Yeah know that problem, last time I touched sendmail was nearly 5 years
ago now, and I looked at the config the other day in shock. :)

Yeah, I addressed the collateral stuff in my next post there.

I'm not saying the executive memory space is unimportant.  I only said
that applications' memory space isn't the executive's memory space.
Because it's not, they're definitely seperate from each other, and
handled seperately/differently.  I simply stated that this setting
doesn't affect applications and the paging of their memory.  Perhaps
it would've been more accurate to say that this setting doesn't
*directly* affect applications and their paging activity.  Since the
only way it affects it is by the fact that if you disable the
executive's paging you are left with a smaller amount of RAM that
could be available to applications.  And indirectly this could/would
change the amount of paging the applications experience.  But windows
comes with a default setting to allow the executive's memory space to
be paged out for a reason, because portions of it can be inactive
enough to warrant paging it out.  No reason for my scanner driver to
be in RAM when the scanner hasn't been used or even looked at since
bootup, for instance.

This is actually explicitly controllable by the driver, as you will see
in other documentation.
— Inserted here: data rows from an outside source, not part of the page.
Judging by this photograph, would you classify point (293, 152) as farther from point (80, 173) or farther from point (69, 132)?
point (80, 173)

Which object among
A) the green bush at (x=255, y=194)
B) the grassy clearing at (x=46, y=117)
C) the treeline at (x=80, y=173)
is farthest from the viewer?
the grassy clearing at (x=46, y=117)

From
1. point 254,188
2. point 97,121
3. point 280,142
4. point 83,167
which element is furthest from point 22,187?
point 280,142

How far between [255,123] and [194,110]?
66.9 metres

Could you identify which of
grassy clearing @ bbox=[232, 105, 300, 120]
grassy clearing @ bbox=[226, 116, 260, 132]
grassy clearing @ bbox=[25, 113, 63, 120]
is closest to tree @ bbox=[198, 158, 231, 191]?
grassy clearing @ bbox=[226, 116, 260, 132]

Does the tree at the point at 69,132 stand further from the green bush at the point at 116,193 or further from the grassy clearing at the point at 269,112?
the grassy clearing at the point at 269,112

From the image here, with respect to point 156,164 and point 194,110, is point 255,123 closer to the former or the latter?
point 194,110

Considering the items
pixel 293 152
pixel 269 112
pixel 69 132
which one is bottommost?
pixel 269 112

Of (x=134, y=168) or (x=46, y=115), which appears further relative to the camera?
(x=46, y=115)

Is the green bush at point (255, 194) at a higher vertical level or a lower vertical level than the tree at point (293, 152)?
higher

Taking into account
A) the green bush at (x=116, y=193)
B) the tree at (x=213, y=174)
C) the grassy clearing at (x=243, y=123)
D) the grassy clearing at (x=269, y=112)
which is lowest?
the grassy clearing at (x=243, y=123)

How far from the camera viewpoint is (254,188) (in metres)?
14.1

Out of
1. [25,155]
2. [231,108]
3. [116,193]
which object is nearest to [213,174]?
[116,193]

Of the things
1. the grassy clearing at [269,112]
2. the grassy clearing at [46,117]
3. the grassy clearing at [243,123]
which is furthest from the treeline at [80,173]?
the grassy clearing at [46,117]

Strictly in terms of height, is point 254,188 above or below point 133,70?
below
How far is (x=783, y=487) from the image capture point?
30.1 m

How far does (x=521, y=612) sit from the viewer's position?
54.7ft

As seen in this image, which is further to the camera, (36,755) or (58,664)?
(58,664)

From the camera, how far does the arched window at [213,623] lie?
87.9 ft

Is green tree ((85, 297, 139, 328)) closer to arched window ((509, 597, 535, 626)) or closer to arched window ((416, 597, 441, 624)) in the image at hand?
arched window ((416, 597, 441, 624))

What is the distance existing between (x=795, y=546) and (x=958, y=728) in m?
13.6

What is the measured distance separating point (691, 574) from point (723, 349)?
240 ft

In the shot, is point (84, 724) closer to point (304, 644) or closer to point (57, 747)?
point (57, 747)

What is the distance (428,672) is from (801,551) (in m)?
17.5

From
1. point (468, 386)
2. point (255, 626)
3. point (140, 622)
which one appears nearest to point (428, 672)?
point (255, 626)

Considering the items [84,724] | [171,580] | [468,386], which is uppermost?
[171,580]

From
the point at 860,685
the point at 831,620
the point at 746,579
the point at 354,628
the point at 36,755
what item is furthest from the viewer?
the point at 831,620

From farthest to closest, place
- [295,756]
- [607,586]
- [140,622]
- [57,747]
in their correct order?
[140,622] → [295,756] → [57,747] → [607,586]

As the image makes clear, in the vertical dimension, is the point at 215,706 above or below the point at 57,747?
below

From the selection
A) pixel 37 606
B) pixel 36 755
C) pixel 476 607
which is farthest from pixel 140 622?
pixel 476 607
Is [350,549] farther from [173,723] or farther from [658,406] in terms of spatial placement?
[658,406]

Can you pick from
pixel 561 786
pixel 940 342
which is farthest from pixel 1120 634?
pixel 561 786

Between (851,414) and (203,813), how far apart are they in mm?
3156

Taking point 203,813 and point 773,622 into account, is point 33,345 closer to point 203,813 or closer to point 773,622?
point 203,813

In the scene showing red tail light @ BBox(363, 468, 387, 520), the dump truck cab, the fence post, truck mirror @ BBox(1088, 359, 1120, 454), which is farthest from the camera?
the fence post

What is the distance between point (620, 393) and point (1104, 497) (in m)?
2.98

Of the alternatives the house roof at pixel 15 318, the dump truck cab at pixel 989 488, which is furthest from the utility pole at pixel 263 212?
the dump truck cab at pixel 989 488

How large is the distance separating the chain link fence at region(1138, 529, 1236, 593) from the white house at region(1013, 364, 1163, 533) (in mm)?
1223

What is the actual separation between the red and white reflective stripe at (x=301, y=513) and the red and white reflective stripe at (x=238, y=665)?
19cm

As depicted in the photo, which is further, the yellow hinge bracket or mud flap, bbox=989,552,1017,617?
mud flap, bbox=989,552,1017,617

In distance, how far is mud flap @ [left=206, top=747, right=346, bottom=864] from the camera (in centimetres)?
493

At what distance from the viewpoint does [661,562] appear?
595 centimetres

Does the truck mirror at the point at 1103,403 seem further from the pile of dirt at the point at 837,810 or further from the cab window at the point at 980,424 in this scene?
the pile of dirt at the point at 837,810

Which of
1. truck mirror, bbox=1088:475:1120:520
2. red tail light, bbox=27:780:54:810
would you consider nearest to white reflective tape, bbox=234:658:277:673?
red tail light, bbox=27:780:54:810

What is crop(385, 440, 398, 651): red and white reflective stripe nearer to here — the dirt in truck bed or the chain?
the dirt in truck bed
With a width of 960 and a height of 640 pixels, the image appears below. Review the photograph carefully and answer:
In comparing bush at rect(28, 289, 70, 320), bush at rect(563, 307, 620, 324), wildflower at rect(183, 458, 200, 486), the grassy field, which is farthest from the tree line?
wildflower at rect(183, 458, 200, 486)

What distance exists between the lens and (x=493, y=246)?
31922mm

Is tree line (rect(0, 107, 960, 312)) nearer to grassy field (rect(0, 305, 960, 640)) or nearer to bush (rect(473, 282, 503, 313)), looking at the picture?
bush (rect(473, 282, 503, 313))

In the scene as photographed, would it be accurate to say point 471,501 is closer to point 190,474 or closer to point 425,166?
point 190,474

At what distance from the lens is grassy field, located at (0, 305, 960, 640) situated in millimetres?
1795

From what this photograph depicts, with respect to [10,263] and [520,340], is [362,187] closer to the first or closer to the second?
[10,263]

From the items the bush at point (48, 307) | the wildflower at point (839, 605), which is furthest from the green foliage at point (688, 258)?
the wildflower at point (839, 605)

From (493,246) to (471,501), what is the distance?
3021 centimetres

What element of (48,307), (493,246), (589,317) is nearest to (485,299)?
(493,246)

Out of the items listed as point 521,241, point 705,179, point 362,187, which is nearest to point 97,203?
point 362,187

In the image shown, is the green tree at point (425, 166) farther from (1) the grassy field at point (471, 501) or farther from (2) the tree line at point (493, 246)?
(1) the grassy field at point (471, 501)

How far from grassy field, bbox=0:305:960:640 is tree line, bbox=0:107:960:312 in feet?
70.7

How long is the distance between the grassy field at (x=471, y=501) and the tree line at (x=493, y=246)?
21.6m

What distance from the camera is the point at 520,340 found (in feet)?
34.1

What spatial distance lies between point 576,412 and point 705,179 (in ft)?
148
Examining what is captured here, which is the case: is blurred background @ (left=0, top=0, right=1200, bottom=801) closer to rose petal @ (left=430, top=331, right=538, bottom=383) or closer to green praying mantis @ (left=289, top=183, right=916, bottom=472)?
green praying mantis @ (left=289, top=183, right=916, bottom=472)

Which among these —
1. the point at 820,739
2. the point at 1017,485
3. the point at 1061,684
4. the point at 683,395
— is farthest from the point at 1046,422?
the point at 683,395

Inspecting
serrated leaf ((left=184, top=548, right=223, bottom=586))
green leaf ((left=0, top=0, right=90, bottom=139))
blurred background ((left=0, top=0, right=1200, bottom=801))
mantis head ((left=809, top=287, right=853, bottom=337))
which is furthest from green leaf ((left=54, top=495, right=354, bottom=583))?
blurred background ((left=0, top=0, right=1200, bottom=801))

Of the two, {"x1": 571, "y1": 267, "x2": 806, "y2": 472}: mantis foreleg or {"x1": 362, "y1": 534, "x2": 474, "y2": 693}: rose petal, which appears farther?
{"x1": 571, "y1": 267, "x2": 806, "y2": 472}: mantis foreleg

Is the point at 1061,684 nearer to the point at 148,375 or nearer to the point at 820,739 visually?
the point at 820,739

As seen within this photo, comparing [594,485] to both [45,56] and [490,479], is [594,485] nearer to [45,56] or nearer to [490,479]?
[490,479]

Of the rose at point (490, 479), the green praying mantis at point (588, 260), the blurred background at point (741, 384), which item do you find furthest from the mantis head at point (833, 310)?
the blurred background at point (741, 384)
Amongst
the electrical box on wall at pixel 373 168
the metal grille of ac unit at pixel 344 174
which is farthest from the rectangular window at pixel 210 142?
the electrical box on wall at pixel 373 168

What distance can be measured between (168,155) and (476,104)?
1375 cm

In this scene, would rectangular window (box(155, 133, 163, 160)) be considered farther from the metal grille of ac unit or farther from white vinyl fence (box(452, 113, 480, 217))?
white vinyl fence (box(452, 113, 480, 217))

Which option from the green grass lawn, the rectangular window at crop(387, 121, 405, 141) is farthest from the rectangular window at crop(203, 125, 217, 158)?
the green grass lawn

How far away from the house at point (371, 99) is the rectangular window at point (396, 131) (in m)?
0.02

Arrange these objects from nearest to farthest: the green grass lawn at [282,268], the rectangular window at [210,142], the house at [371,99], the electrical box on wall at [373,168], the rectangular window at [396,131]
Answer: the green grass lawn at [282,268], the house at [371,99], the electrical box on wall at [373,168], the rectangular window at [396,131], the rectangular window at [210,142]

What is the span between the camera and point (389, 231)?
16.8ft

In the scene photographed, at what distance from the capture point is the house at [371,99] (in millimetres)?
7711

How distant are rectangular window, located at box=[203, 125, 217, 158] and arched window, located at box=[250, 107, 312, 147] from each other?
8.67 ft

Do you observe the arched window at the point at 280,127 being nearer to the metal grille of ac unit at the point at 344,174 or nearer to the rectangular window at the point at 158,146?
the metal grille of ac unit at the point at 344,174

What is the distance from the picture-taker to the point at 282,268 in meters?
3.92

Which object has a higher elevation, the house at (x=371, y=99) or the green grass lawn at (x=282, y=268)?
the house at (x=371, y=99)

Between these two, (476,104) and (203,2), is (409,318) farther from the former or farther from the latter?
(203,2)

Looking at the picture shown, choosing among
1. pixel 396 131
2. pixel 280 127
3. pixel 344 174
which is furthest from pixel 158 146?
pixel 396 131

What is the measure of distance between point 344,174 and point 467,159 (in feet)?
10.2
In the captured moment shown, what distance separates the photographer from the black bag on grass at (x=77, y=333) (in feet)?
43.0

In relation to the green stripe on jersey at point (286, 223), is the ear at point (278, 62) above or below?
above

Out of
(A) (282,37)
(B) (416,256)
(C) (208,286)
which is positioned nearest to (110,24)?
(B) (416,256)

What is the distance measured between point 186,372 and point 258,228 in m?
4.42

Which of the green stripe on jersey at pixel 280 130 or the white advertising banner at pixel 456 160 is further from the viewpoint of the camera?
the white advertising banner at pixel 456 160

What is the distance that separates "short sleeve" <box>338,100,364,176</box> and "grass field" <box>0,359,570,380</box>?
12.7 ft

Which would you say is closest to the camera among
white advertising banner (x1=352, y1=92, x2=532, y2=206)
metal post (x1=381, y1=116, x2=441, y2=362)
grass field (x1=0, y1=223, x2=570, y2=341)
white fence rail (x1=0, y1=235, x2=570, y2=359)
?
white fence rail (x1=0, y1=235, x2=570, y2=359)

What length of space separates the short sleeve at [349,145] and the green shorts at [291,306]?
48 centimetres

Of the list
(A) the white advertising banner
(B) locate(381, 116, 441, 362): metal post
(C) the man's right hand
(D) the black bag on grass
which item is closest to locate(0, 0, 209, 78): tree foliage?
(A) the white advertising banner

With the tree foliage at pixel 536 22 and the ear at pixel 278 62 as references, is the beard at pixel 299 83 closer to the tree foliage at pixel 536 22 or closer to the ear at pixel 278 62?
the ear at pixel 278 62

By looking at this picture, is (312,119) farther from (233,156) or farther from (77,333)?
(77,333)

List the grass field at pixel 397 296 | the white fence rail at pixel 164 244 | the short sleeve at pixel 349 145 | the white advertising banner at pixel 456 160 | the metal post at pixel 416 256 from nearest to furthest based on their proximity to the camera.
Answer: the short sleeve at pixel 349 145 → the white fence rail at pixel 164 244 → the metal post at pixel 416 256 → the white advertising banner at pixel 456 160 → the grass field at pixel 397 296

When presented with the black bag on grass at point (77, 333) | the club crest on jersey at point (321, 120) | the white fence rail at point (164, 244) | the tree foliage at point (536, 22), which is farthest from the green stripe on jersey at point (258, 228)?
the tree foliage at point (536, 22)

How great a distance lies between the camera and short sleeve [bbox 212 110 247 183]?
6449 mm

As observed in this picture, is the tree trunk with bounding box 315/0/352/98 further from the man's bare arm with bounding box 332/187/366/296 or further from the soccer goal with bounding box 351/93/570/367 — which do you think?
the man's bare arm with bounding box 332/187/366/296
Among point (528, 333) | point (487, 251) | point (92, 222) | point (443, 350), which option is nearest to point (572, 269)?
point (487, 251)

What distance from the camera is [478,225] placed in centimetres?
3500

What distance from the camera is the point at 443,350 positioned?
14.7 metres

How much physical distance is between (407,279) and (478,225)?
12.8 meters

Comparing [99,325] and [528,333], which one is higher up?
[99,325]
As you probably know from the discussions
regarding reporting of memory usage, windows pages most of most
applications to save time when clearing physical ram, if the
applications are using most of the ram, this means that lesser scheduled
apps will not recieve any priority in the time based components of
paging controls - a problem common to most paging systems. This is also
the reason that they recommend that your pagefile size is 1 to 1.5x your
physical ram or greater - it prevents excess page dumps from ram to disk
in order to clear physical space. This action is important, as I have
stated before, for a dynamic environment where the running applications
and average memory deltas are high. For systems where the application
set will fit in physical ram paging is unnecessary and does use excess
time on the processor and the bus. The important notice is page faults
and the page fault deltas. It's not uncommon in the near extremes of
these scenarios that excess page faults can be reduced by setting non
defaults. The specific cases I have dealt with (typically high end
machines and very large single process applications, or many many user
environments) have benefited from this setting, by side effect or not.
Other things, such as IOPageLockLimit can also be important, but are
often mis-set by users trying to optimise in these areas.

And allowing the executive to be paged would
likely mean that driver would indeed be paged out whenever the OS
could use that RAM elsewhere.  Even if it's only a few dozen k.

In general server machines should not suffer the problems associated
with having excess hardware. Ideally, un-used hardware should be disabled.